§ **DATA EXCERPTS**:
——————————
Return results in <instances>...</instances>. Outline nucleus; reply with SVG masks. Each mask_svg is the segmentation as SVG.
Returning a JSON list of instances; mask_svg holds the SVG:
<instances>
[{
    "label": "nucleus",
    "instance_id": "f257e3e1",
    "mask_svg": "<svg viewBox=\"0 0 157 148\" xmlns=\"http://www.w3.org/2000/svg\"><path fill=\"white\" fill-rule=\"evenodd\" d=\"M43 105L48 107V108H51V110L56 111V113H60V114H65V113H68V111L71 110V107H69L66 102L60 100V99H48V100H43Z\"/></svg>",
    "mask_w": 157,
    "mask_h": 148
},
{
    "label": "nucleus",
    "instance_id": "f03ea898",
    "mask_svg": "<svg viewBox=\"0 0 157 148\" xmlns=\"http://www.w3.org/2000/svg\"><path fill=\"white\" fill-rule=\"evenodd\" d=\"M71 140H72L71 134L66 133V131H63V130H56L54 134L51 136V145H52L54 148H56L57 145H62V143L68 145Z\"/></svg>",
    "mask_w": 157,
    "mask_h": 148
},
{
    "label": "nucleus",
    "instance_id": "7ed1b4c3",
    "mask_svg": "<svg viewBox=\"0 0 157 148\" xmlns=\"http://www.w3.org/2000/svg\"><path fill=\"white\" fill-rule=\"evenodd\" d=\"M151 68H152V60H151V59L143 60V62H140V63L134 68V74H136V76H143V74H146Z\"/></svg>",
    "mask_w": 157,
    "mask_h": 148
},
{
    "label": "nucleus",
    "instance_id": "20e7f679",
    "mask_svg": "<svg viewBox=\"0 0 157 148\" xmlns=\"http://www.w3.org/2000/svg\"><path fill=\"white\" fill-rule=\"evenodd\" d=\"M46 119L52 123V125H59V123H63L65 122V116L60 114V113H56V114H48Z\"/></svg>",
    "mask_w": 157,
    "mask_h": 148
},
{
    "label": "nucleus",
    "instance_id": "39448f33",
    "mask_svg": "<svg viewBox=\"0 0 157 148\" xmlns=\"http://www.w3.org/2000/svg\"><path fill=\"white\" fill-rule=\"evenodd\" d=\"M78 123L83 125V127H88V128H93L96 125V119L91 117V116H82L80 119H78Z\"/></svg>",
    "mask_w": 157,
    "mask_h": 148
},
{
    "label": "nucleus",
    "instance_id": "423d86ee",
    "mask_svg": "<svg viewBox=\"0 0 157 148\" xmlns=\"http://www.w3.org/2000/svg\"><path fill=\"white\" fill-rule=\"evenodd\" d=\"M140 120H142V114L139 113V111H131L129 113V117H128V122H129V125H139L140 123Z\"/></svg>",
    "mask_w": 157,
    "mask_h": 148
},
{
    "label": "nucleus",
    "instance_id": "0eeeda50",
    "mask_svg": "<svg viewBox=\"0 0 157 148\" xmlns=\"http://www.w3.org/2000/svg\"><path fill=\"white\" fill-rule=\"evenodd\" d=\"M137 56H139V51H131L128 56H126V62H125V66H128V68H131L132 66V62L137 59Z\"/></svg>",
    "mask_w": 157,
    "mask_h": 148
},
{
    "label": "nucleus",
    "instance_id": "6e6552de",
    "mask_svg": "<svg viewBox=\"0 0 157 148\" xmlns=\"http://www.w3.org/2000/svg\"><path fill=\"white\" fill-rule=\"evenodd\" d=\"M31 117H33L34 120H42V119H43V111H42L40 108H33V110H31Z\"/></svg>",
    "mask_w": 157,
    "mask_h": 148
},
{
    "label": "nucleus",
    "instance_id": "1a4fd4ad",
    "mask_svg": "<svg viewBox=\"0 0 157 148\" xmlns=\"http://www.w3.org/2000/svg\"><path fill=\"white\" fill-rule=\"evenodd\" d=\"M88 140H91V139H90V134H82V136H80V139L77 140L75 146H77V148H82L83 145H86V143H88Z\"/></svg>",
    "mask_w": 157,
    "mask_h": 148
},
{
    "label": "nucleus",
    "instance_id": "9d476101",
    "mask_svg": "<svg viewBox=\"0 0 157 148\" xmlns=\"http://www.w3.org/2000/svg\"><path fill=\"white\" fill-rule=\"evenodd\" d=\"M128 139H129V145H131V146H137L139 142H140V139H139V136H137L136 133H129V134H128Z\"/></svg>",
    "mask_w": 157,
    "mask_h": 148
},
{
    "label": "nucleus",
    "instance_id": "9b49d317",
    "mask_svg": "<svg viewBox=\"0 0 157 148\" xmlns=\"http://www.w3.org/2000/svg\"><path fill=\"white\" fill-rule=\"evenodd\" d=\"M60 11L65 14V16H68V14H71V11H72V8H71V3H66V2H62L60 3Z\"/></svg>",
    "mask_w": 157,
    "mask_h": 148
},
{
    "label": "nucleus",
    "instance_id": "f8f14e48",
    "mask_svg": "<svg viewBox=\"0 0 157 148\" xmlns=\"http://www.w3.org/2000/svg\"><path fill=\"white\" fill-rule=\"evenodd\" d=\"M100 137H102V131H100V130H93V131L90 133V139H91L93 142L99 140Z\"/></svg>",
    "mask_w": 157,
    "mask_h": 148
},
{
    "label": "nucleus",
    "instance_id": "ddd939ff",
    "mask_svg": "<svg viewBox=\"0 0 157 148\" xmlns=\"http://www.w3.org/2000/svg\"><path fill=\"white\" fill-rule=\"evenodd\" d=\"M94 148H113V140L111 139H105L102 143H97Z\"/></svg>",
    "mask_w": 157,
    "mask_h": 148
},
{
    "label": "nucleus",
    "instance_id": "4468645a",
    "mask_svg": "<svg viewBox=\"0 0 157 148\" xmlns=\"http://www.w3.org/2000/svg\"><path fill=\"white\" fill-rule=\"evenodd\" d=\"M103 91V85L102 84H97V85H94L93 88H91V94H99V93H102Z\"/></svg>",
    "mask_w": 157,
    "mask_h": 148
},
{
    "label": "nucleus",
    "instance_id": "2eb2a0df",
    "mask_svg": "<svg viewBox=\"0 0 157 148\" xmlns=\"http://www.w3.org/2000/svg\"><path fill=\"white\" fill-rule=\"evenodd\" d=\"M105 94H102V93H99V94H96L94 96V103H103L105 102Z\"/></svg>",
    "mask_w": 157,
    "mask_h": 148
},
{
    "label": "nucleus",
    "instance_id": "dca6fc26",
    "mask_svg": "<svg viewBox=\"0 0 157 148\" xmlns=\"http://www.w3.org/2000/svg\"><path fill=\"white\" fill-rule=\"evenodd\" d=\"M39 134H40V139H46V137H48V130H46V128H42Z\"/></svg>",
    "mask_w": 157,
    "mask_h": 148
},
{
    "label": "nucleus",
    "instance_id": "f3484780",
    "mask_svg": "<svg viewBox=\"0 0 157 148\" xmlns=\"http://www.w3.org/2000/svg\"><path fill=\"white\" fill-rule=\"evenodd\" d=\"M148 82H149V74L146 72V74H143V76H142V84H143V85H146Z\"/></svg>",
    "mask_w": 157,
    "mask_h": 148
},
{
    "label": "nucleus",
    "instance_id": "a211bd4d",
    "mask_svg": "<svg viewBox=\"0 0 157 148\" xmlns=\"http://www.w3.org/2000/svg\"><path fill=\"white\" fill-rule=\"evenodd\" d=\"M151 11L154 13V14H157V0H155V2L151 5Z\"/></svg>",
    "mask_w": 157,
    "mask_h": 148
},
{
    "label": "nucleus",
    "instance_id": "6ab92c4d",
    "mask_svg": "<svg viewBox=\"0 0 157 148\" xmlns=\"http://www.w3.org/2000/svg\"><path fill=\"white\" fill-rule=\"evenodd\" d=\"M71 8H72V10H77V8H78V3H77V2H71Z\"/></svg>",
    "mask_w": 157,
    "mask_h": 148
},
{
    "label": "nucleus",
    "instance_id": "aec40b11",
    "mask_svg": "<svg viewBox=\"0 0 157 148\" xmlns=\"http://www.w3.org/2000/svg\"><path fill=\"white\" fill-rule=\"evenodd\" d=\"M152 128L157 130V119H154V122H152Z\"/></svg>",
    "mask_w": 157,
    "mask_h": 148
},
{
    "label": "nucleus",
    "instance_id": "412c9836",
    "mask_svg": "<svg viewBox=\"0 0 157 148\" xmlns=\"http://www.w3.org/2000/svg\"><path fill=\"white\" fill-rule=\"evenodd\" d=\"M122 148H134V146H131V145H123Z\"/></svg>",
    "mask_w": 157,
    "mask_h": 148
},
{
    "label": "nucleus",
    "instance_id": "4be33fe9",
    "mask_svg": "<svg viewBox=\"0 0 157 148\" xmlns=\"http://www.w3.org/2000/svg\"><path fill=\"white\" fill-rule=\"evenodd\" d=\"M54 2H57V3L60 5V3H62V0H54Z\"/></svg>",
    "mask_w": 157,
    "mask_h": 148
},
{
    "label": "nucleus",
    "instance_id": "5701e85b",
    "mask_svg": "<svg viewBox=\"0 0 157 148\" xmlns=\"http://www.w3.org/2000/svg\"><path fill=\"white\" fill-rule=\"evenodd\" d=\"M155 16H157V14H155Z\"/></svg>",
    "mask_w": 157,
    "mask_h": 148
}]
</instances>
——————————
§ **EXERCISE AIM**: Find every line above that contains the string "instances" and copy each of those lines out in full.

§ **RESPONSE**:
Return results in <instances>...</instances>. Outline nucleus; reply with SVG masks. Each mask_svg is the segmentation as SVG.
Returning a JSON list of instances; mask_svg holds the SVG:
<instances>
</instances>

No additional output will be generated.